Op zondagmorgen, de dag na aankomst, schuifel ik in het stille donker stapje voor stapje van het gastenverblijf naar de ingang van het klooster om bij het ochtendgebed van 06:00 uur aanwezig te zijn. Het klooster is als een enorme vesting tegen de berg gebouwd en ik begeef me naar een piepkleine opening die toegang moet verschaffen. Binnen hoor ik de oproep tot het gebed op het semantron, het ritmisch slaan van een hamer op een ‘houten plank’ door een van de monniken. Ik klop op mijn beurt op de deur. De deurwachter steekt verbaasd zijn hoofd om de hoek. Nee nee, geen toegang. Een vreemdeling mag nu niet meebidden. Misschien in de middag om vier uur bij de vespers.

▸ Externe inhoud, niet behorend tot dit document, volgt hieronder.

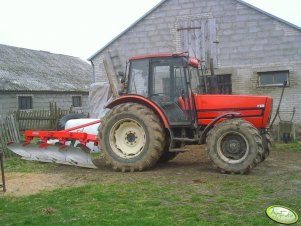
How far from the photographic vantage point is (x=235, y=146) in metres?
7.93

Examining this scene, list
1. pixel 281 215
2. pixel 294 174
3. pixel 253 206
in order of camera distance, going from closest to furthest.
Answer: pixel 281 215 < pixel 253 206 < pixel 294 174

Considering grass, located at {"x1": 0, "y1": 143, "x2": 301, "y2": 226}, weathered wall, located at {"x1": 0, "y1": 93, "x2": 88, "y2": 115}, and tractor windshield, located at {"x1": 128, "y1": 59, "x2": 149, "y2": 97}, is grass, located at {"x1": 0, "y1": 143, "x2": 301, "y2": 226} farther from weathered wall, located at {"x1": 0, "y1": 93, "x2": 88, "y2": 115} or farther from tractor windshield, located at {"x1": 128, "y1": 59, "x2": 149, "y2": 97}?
weathered wall, located at {"x1": 0, "y1": 93, "x2": 88, "y2": 115}

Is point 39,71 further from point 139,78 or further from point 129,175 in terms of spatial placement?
point 129,175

De zondagmorgen geeft me de tijd om na te denken over de reden van mijn aanwezigheid. Ik wilde van het jongste klooster naar het oudste klooster ter wereld reizen. Deze woorden heb ik meerdere keren met een knipoog als reden voor deze reis gebruikt, ze hebben zich genesteld in mijn hoofd. Maar nu ik hier ben en niet zo eenvoudig toegang krijg tot het klooster en de vieringen, vraag ik mij af wat ik nu werkelijk wilde. Wat is de reden achter het verlangen om hier te zijn?

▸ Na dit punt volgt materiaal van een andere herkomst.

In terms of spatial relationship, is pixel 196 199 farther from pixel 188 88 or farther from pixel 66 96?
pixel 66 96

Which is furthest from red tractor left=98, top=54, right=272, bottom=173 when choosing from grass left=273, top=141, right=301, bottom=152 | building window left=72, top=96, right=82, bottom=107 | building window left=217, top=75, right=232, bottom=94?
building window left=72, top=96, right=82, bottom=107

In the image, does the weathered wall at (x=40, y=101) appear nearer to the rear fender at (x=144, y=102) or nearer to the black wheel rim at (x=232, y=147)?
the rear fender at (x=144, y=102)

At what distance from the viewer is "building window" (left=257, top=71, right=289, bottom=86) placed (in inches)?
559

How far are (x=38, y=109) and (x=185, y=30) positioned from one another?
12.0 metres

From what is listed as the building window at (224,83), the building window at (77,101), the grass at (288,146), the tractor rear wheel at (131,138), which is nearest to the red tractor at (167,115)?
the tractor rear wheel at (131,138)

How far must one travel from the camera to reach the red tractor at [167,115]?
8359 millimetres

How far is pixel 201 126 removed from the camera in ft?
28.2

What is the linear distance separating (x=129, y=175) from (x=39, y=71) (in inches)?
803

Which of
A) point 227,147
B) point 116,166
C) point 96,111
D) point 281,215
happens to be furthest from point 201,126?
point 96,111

Ik ben in ieder geval niet hier om de heilige plaatsen per se met eigen ogen te moeten zien. Ook al is het trouwens wel indrukwekkend om vlak bij de berg, de put en de ‘braambos’ van Mozes te verwijlen. Nee, het heeft er eerder mee te maken dat ik respect wil tonen aan deze gemeenschap die hier al zo lang vertoeft en de heilige plekken bewaakt. Wij zijn ons bij Nijkleaster zeer bewust dat wij bij verre de eersten niet zijn en nog maar net om de hoek komen kijken in de monastieke wereld. Een pelgrimage naar de oorsprong hiervan voelt voor mij bijna als een geestelijke taak. Net zoals ik eerder, en velen van onze kloostergemeenschap met mij, eerder al bezoeken heb gebracht aan diverse Rooms-Katholieke kloosters en nieuwe monastieke initiatieven zoals Taizé in Frankrijk, Iona in Schotland en Holden Village in de VS.
Ik ben hier ook niet om de verschillen tussen de Oosters Orthodoxe kloostertraditie en die van ons uit te vergroten. Ook al ligt er een grote kloof, dat zou al te makkelijk zijn. Wel besef ik me, nu ik hier ben nog meer dan anders, hoezeer wij een excentriek fenomeen zijn in de monastieke wereld met onze Protestantse achtergrond, onze visie op man-vrouw en lhbtqia+ issues, onze kritische houding ten opzichte van ‘schrift en traditie’ en ons engagement voor sociale gerechtigheid en duurzaamheid. Maar dat wil ik nu niet uitvergroten. Ik kom hier mijn mening niet brengen, daar vraagt niemand naar. Ik kom eerder zoeken naar wat ons verbindt. Of misschien nog beter, ik kom zoeken naar wat óns verbindt met deze oeroude woestijntraditie. Wie weet kom ik in de dagen dat ik hier ben tot helderheid hierover.